> [Directions for this task]:
Go through the data and copy each line where the word "number" shows up.

BEGIN Data under study

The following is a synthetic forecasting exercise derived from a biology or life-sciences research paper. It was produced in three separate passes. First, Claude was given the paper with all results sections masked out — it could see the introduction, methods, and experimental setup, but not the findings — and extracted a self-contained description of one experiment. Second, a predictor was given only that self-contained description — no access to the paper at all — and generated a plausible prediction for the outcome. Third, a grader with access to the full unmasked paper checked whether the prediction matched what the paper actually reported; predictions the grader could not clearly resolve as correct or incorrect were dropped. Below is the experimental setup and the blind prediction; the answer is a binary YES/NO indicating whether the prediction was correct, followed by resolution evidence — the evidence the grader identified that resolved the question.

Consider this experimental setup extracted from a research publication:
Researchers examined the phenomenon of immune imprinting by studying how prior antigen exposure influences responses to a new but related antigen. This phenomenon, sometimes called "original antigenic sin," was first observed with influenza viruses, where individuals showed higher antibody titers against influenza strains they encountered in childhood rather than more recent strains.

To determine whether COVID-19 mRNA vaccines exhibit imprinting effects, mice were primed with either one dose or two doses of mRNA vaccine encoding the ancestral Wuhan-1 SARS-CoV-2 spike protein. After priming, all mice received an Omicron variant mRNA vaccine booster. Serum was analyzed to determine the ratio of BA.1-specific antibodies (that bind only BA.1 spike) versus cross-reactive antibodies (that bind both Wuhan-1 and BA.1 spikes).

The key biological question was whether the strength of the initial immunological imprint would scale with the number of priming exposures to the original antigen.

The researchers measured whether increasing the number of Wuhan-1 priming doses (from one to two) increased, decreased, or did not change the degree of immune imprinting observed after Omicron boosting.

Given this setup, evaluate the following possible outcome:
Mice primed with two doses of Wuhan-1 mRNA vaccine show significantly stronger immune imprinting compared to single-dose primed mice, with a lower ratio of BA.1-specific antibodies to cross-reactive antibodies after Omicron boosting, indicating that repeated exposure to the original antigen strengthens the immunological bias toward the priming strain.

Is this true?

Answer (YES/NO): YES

END Data under study

> [Written answer]:
The key biological question was whether the strength of the initial immunological imprint would scale with the number of priming exposures to the original antigen.
The researchers measured whether increasing the number of Wuhan-1 priming doses (from one to two) increased, decreased, or did not change the degree of immune imprinting observed after Omicron boosting.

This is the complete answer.